Dust rises due to a second collapse of part of the medieval tower "Torre dei Conti" near the Roman Forum in the historic center of Rome on November 3, 2025. (AFP)
Dust rises due to a second collapse of part of the medieval tower "Torre dei Conti" near the Roman Forum in the historic center of Rome on November 3, 2025. (AFP)

A Romanian worker trapped for hours under the rubble of a partially collapsed medieval tower near the Colosseum in central Rome has died, Italian and Romanian authorities said on Tuesday.

Parts of the 29-meter (95 ft) Torre dei Conti crashed to the ground at around 1030 GMT on Monday and a second collapse followed 90 minutes later, videos posted on social media and Reuters video showed.

Clouds of dust came billowing out of the windows to the sound of collapsing masonry.

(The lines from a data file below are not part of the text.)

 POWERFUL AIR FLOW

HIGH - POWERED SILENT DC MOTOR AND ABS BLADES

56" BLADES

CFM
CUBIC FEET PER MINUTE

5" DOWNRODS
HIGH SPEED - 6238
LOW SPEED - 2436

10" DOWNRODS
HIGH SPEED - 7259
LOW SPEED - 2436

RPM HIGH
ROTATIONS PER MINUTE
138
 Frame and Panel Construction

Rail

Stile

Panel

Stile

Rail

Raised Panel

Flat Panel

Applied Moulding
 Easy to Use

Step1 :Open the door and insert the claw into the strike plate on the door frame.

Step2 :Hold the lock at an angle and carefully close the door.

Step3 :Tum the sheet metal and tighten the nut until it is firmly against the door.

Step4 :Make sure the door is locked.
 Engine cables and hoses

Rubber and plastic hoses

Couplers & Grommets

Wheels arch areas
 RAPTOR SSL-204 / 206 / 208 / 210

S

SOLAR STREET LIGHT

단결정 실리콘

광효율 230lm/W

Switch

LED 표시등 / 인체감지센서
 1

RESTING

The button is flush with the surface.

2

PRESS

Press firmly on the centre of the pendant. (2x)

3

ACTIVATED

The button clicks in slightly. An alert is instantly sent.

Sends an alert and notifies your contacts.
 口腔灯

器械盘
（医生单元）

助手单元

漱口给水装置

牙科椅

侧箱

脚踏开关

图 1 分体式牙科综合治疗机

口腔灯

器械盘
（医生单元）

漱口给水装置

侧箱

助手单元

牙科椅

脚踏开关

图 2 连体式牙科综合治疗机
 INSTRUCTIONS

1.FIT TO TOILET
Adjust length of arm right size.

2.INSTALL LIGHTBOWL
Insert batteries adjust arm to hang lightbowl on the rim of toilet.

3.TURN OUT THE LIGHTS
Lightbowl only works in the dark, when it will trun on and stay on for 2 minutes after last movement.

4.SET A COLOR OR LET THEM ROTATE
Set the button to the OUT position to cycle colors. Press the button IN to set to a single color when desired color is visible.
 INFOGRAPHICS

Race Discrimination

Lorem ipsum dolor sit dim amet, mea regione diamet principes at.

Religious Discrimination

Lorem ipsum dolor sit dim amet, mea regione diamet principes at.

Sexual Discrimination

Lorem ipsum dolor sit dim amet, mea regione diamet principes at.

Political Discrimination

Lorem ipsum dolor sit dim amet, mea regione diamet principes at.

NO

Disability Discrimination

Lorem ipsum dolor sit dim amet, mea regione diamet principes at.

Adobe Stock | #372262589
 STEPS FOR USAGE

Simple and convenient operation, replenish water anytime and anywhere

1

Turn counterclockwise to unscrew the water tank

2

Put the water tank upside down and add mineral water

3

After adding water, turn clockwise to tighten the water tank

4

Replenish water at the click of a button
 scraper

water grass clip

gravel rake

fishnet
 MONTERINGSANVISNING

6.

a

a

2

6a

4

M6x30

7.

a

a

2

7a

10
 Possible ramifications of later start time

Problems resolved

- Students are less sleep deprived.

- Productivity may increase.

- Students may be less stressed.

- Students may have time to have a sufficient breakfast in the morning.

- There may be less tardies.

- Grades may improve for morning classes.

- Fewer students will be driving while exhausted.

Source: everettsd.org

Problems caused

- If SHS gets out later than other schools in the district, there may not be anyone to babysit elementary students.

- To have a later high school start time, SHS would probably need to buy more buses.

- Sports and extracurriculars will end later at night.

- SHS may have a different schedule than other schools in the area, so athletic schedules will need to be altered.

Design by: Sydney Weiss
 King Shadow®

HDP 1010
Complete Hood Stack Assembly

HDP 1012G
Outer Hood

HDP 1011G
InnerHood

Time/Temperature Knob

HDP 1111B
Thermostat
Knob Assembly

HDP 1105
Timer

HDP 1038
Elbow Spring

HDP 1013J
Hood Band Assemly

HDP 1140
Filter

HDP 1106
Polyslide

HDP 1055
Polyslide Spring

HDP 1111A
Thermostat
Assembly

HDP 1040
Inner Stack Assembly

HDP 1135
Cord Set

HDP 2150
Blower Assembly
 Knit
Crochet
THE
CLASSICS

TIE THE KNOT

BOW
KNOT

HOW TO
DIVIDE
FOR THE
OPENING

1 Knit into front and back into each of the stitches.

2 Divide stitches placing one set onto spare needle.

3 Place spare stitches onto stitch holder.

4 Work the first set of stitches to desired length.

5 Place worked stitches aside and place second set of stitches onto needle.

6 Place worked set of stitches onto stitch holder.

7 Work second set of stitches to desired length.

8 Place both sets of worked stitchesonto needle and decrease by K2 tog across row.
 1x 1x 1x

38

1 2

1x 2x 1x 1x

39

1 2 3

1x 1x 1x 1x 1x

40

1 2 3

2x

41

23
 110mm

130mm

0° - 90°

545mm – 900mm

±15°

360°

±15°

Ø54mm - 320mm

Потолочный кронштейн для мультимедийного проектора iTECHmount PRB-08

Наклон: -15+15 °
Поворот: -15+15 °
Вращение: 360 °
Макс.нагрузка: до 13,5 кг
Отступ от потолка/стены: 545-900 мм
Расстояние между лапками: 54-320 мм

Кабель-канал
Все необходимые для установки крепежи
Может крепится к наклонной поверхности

The second incident took place while firefighters were working on the structure with aerial ladders.

MAN PULLED FROM RUBBLE AFTER 11 HOURS

The man was pulled out of the tower by emergency services late on Monday, after about 11 hours, but was in a state of cardiac arrest when he arrived at the hospital and was declared dead early on Tuesday, a hospital statement said.

"Despite the sustained efforts of the medical teams in Rome, Octav Stroici, who had been trapped under the rubble of a historic building undergoing restoration works, has sadly passed away," the Romanian Foreign Ministry said on X.

Italian Prime Minister Giorgia Meloni also expressed her condolences.

A second worker, also Romanian, was pulled out almost immediately and hospitalized with serious but not life-threatening head injuries, while two more workers suffered minor injuries and declined hospital treatment.

None of the firefighters were injured.

TOWER BUILT BY 13TH CENTURY POPE

The tower, which was due to be converted into a museum and conference space, is located halfway along the Via dei Fori Imperiali, the broad avenue that leads from central Piazza Venezia to the Colosseum.

The building was still standing, but showing significant internal damage.

It once hosted city hall offices but has not been in use since 2006 and was being worked on as part of a four-year renovation project due to end next year, according to Rome city authorities.

Due to the EU-funded restoration work, the area around the tower was closed off to pedestrians.

The building was erected by Pope Innocent III for his family in the early 13th century, and was originally twice as high, but was scaled down after damage from earthquakes in the 14th and 17th centuries.